Expectation: * Plot the residuals and comment – comment on the mean, variance and correlation. * Plot the histogram and comment – comment on the mean and the normality (Bell-shape curve itself does not imply the normality. Bell-shape curve around zero and without long tails implies the residuals follow a standard normal distribution.) * Plot the ACF and comment. * Do a Ljung-Box test and comment.
Common errors:
- Significant spikes decreasing slowly in the ACF indicate the trend is left in the residuals. Hence the forecasts missed the trend component in the data.
- Significant spikes at lags 12 and 24 (for monthly data) in the ACF indicate the seasonality is left in the residuals. Hence the forecasts missed the seasonal component in the data.
- Fail to state why there is autocorrelation. Fail to relate it to ACF or Ljung Box test.
Question 7
Generate forecasts for the next 2 years (future) from the method you have classified as best and plot them. Evaluate these visually and comment on the point and prediction intervals (no more than 100 words). (6 marks)
Marks Breakdown:
- Plot forecasts for h=24 on original scale. The x-axis and y-axis label must be appropriate, else deduct 1m. (2m)
- Comment on the point forecasts. (2m)
- Comment on the prediction intervals (2m)

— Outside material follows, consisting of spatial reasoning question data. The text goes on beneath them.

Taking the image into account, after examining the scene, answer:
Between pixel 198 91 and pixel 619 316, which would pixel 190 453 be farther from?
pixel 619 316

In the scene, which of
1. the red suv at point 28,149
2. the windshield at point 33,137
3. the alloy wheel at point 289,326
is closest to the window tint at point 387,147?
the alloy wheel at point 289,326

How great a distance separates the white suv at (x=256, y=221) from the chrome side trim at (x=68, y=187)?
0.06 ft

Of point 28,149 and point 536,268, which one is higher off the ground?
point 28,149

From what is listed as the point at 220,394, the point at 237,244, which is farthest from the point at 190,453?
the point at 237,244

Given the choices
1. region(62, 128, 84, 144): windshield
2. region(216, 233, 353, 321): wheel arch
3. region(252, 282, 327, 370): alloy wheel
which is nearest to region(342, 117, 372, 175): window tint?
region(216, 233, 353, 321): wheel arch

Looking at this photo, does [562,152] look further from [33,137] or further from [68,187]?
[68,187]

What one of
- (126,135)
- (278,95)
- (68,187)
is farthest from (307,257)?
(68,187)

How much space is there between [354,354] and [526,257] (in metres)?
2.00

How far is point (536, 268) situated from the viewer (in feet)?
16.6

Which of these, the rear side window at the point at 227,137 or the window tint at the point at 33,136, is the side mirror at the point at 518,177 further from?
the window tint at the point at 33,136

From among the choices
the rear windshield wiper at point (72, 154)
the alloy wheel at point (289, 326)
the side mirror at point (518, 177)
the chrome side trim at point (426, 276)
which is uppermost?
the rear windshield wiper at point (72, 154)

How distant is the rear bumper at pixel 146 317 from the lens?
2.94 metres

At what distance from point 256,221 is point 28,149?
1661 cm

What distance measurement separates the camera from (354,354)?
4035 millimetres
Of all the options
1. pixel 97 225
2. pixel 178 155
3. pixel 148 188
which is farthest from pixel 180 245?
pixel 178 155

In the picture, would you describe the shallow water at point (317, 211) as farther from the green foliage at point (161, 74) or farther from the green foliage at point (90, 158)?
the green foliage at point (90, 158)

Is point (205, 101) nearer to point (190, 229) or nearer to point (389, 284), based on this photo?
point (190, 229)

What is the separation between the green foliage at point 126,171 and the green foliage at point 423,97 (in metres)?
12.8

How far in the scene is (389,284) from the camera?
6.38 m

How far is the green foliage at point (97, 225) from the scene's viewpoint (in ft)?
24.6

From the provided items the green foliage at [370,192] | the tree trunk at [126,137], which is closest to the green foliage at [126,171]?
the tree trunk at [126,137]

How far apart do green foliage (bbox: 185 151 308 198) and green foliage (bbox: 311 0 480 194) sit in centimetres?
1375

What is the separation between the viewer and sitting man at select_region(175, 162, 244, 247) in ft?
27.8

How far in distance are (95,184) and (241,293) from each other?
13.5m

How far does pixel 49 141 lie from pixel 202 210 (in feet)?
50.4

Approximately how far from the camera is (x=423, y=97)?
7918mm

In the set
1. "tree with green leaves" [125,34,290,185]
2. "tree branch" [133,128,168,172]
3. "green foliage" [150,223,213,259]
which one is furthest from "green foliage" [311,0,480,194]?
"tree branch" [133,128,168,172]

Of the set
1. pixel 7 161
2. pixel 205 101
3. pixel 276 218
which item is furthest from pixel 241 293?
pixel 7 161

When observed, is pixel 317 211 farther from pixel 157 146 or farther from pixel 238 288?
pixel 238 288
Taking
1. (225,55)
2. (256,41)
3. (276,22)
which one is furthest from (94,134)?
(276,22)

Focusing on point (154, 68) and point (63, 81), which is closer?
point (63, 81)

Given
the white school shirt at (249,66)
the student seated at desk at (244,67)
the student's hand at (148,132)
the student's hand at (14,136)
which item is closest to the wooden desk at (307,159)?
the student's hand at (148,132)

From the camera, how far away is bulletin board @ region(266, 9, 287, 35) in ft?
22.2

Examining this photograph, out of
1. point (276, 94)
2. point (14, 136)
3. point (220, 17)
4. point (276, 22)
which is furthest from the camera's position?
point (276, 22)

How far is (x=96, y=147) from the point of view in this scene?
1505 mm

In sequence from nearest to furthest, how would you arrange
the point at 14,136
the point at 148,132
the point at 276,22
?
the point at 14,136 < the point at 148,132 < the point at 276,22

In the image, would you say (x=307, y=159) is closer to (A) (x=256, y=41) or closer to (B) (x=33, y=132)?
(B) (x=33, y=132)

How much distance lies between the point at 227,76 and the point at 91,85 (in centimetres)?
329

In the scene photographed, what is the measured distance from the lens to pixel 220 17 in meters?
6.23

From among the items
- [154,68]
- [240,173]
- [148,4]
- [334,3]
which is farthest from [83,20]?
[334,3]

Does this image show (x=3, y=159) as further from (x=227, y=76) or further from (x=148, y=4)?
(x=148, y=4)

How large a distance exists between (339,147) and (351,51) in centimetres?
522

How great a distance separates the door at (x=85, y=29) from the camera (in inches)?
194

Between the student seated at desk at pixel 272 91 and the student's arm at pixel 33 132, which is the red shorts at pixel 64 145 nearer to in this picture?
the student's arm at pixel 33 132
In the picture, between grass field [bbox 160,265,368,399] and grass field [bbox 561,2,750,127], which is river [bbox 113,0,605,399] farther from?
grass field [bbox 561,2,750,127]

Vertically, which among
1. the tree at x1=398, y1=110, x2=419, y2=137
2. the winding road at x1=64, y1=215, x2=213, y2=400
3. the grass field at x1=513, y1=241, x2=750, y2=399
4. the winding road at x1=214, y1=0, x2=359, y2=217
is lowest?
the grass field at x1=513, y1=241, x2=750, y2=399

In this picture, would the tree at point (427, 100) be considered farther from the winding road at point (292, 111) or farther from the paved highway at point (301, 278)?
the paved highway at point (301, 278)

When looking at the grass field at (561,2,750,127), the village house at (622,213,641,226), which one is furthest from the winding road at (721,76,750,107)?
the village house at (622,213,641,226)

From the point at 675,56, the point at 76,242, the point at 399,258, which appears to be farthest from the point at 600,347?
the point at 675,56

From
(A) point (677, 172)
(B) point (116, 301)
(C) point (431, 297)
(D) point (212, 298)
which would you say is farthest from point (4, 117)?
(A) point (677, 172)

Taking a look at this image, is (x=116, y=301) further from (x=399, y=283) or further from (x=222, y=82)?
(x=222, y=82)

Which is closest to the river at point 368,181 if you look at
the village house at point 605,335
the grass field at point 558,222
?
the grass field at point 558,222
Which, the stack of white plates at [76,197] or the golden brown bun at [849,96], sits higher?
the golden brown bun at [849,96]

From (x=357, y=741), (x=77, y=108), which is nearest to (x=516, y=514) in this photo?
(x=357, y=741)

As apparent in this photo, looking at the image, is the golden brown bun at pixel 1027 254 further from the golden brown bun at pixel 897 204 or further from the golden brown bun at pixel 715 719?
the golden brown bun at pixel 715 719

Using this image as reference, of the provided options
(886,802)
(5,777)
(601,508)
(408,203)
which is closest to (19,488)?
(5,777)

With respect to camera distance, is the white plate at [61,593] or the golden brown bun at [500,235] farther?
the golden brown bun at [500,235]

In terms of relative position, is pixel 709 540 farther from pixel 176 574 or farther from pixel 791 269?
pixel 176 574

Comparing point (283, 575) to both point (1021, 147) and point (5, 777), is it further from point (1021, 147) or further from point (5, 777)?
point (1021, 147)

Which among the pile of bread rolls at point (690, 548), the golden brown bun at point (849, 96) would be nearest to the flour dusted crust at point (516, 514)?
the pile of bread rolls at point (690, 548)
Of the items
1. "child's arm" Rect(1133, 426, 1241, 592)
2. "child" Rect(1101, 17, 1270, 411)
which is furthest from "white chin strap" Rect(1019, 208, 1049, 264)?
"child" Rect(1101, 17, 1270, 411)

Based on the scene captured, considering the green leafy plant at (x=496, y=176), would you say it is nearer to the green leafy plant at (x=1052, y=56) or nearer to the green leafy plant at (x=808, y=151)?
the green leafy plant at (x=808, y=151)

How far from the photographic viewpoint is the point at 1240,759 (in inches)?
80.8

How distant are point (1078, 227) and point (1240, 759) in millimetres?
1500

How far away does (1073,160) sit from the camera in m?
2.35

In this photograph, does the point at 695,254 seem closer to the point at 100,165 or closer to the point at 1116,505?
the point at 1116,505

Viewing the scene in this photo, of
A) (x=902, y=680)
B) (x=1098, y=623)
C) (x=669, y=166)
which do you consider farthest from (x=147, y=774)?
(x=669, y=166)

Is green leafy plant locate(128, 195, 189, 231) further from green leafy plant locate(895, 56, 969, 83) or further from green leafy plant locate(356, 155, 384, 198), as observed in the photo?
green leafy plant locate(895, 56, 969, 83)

- Need to think visualisation here (-2m) if not. REMEMBER: Minus 1 overall if exceeding word limits.
Expectation:
- Plot the forecasts as a continuation of the data.
- Plot the forecasts on the original scale.
- Adjust the x-axis limit to display all the point forecasts on the plot.
- Comment on the forecasts.
Common errors:
- Labelling issue
Question 8
Suppose that your group was a forecasting consulting group and you were working for a client. Give your group a name (add that to the subtitle above). Report your work here summarising and critically (think about assumption, limitations, extensions) evaluating the forecasts you are generating (no more than 200 words). (5 marks)
Mark breakdown:
- Name (1m).
- The rest is a little open ended. See how deeply each group thought about what they are doing. (4m).
REMEMBER: Minus 1 overall if exceeding word limits.
Generally good. Most tried to evaluate their models critically.